What's your feedback on it? How do you find it?


----------



## Bullet (Apr 19, 2014)

Currently running A360WE's on all of my tanks 
Highly recommended and wouldn't use any other brand
Great controllability, fantastic color and shimmer
Attractive compact design
Best of all, coral and fish colors pop !
I used to run T5HO and growth is far improved once I switched over to Kessil
As you can tell, I'm a big fan !


----------



## TankCla (Dec 31, 2010)

What is the noise level? I am reading some reviews and they say Kessil fan is noisy. 


Sent from my iPhone using Tapatalk


----------



## Bullet (Apr 19, 2014)

I'Ve read about the noise level "issue" related to the fan and I say that while you can definitely hear the fan running, it is extremely efficient and in my opinion is not noticeable 
My skimmers and water flows make more noise than the Kessil fan
You're welcome to come see my set ups anytime - PM me.


----------



## TankCla (Dec 31, 2010)

Thank you very much for the offer.
I was looking at a150 too. Half the price of 360. 


Sent from my iPhone using Tapatalk


----------



## matti2uude (Jan 10, 2009)

I'm want to see the A160we that's coming out soon.


----------



## TankCla (Dec 31, 2010)

matti2uude said:


> I'm want to see the A160we that's coming out soon.


 How soon?

Sent from my iPhone using Tapatalk


----------



## matti2uude (Jan 10, 2009)

It's supposed to come out this month some time.


----------



## TankCla (Dec 31, 2010)

Do you have a clue about differences between a150 and a160?


Sent from my iPhone using Tapatalk


----------



## matti2uude (Jan 10, 2009)

It's the same difference as between the 350 and 360. You will be able to control the spectrum and intensity.


----------



## Bullet (Apr 19, 2014)

Definitely wait for the 160 - fully controllable which the 150 is not


----------



## TankCla (Dec 31, 2010)

Yep! This is what I was thinking. 
Now, will 2x A160 be enough for 75g tank?
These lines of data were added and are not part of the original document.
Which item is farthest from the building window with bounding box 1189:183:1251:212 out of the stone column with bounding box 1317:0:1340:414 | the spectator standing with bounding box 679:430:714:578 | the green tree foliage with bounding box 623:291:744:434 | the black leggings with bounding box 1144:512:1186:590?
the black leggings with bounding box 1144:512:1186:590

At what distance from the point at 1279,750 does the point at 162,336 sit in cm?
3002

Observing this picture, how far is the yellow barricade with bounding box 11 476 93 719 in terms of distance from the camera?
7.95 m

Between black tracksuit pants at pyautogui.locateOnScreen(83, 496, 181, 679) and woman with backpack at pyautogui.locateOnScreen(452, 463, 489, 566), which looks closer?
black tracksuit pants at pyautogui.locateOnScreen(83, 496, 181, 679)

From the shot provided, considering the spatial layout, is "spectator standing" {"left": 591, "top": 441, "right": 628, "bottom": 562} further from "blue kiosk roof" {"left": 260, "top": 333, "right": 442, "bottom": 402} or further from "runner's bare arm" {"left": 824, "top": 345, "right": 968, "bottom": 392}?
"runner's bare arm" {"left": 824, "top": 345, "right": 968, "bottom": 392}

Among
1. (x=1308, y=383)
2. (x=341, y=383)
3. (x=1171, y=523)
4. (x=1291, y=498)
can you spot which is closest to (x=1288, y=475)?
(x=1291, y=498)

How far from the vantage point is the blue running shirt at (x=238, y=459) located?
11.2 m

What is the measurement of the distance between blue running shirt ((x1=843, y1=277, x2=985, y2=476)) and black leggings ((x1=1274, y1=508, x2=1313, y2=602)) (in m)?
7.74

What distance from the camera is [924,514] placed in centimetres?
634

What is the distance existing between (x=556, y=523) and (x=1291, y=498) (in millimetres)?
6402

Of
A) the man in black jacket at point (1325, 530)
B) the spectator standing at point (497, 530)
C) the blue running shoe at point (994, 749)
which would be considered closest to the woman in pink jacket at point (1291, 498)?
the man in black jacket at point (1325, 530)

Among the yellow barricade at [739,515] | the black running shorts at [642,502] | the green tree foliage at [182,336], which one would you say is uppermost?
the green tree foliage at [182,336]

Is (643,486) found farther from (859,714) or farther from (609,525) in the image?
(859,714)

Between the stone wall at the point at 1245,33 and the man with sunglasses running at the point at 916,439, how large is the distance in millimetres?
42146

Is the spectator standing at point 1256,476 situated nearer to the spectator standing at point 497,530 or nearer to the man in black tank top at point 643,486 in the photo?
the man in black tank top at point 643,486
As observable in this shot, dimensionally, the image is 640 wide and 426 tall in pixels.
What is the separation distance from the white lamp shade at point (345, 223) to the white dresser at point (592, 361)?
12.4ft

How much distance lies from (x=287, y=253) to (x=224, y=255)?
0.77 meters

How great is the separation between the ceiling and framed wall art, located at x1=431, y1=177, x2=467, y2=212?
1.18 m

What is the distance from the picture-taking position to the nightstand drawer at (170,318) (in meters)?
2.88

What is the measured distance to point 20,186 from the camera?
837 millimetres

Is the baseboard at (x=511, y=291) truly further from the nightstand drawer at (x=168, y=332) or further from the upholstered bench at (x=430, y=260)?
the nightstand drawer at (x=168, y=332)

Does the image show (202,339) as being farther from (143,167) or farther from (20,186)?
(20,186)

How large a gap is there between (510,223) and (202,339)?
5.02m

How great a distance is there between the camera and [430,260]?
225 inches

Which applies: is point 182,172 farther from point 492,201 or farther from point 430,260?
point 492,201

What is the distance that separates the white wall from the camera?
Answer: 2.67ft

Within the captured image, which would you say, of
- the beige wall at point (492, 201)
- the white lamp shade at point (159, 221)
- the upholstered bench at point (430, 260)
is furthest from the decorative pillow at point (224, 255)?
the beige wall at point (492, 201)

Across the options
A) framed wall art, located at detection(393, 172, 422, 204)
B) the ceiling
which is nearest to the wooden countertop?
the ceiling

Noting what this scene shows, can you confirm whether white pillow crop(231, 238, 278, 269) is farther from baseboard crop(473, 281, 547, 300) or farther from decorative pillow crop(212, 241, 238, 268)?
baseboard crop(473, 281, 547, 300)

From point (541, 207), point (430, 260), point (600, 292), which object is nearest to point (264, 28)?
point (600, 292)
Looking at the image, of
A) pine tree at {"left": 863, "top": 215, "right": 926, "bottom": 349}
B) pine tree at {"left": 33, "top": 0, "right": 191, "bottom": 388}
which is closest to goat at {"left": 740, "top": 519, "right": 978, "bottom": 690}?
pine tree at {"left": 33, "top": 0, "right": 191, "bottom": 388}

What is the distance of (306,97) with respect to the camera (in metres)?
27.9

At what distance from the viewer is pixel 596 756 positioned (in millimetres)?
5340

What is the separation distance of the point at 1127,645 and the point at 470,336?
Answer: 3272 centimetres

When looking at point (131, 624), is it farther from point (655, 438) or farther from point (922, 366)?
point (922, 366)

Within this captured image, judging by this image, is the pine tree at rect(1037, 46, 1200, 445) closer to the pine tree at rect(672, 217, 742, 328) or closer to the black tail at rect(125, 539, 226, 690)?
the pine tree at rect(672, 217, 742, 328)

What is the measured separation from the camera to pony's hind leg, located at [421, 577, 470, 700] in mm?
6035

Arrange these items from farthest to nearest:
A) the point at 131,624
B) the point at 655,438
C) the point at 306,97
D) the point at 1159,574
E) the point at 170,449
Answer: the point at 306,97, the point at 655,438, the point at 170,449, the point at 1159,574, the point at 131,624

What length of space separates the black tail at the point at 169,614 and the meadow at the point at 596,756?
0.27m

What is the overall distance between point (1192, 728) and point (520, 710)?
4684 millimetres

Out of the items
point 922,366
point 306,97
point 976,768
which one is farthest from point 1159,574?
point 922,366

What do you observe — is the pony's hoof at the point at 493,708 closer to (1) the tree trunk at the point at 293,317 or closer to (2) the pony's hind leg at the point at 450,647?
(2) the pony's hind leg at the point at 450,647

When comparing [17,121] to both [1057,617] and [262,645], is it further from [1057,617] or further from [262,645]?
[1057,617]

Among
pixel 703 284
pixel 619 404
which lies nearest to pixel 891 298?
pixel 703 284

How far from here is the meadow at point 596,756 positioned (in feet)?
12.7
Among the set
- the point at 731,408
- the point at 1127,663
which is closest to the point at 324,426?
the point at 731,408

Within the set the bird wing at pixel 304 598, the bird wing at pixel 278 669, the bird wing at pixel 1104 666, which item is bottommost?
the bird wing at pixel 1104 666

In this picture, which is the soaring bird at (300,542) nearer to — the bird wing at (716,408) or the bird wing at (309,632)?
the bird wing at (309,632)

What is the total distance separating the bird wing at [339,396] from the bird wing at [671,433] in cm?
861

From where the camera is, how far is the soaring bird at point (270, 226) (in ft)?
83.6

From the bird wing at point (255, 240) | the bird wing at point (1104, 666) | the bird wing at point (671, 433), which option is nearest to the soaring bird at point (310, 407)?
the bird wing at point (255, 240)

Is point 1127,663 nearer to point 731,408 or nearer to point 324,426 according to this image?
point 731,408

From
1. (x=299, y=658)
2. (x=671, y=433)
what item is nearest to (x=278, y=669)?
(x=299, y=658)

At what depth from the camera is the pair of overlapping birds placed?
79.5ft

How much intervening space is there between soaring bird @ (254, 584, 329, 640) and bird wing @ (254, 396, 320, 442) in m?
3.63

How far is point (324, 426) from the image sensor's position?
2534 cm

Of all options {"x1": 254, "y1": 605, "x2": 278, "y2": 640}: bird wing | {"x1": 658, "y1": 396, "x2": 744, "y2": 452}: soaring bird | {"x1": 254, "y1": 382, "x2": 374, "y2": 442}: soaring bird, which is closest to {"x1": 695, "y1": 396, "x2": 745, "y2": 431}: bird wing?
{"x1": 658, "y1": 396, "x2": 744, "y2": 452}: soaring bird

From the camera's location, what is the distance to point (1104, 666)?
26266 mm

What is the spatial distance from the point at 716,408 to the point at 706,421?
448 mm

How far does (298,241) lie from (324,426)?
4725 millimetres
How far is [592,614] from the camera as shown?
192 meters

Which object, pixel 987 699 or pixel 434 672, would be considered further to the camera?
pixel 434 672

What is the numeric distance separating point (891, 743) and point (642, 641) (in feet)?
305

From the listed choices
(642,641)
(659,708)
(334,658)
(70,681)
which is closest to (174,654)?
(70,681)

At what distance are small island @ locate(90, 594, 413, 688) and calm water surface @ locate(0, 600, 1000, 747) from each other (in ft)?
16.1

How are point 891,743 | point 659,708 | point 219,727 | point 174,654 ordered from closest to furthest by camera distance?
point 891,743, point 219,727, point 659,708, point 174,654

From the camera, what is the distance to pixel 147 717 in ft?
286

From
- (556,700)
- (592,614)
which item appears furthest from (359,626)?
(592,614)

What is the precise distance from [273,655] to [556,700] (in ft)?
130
They say A160 is 15% brighter, but not like A360, 40W vs 90W.


----------



## Bullet (Apr 19, 2014)

Can't speak to the A150 or A160 but you need to consider spread to cover the tank the way that you need 
In my experience, the A360's will only cover 30 inches width so you will definitely need 2 to cover your 75 g 
Check Kessil's website and use their recommendation chart - I found it very accurate


----------